O trajeto é curto, mas usar o ônibus da universidade às vezes nos propicia experiências curiosas e dignas de observação.
Sempre se acha alguma coisa dentro do veículo, por exemplo. Além de garrafas vazias de água e embalagens de guloseimas, já achei até um par de meias dentro do ônibus; e, recentemente, ao me sentar num dos assentos, vi no chão algo muito esquisito. A julgar pela aparência meio escurecida e encarquilhada, pensei que um morcego tinha entrado no ônibus, morrido dentro dele e se mumificado ali. Mexi naquilo com a ponta do guarda-chuva e verifiquei que era apenas uma casca de banana ressecada.

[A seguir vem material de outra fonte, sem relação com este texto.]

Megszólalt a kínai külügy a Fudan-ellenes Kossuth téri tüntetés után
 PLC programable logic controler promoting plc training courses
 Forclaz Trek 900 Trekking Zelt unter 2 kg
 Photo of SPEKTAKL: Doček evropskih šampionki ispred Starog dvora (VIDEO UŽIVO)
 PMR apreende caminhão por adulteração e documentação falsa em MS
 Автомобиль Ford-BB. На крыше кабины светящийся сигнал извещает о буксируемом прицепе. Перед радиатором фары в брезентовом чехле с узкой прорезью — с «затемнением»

Tentar entrar no veículo já propicia a observação da vida como ela é. Não se formam filas nas paradas do circular universitário, mas sim bolos de gente que se amontoam em frente à porta do ônibus quando ele para, formando um funil para embarcar nele. Chegar cedo não é garantia de entrar primeiro e tomar um assento vazio. Não raro alguém chega quando o carro já está parado e com os passageiros entrando, e na maior caruda se enfia entre o povo e embarca antes de quem já estava lá. Fura o funil! E sob os protestos de… ninguém. A palavra “fila” deve estar em falta nos dicionários de muita gente.
Geralmente eu chego um pouco antes da saída do ônibus e entro nele por último, mesmo que tenha sido um dos primeiros a chegar ali. Deixo que todos entrem e depois entro eu, mesmo que fique em pé. Pressa para quê?
Acho que causo certa estranheza a alguns alunos, que talvez me olhem com curiosidade. Tenho o dobro da média de idade deles e estou sempre com meu crachá visível. Poucos servidores usam o ônibus da universidade, pois muitos deles têm carro, e talvez os alunos me vejam ali como um tipo de espião ou olheiro da instituição… (Ou pareço eu um barnabé fracassado?) A falta de confiança em quem tenha mais de 30 anos parece ainda estar valendo!
Há algumas semanas, entrei por último e vi um assento vazio no fundo do ônibus. No meio do corredor, um casal de estudantes: um dos membros do casal, sentado num banco; o outro, ao lado e em pé, com uma mochila enorme nas costas e abraçado a quem estava sentado. O corredor estava quase totalmente bloqueado. Com o carro já em movimento e chacoalhando-se, cheguei perto da dupla e disse: “Com licença”. Sem resposta. Repeti com mais ênfase: “Com licença!”. Nada. Estava diante de uma rocha, uma coluna ali plantada. Fiquei nas pontas dos pés, espremi-me como pude e passei quase deslizando sobre o mochilão. Acho que nem perceberam.
(Nas costas de algumas pessoas, mochila parece corcova, que num camelo ou dromedário tem sua utilidade, dada pela natureza.)
Sentei-me no banco vago no fundo do ônibus e fiquei observando o casalzinho ali no meio do corredor, no maior “love”, numa “nice”, ambos alheios ao entorno, e um deles atravancando a passagem.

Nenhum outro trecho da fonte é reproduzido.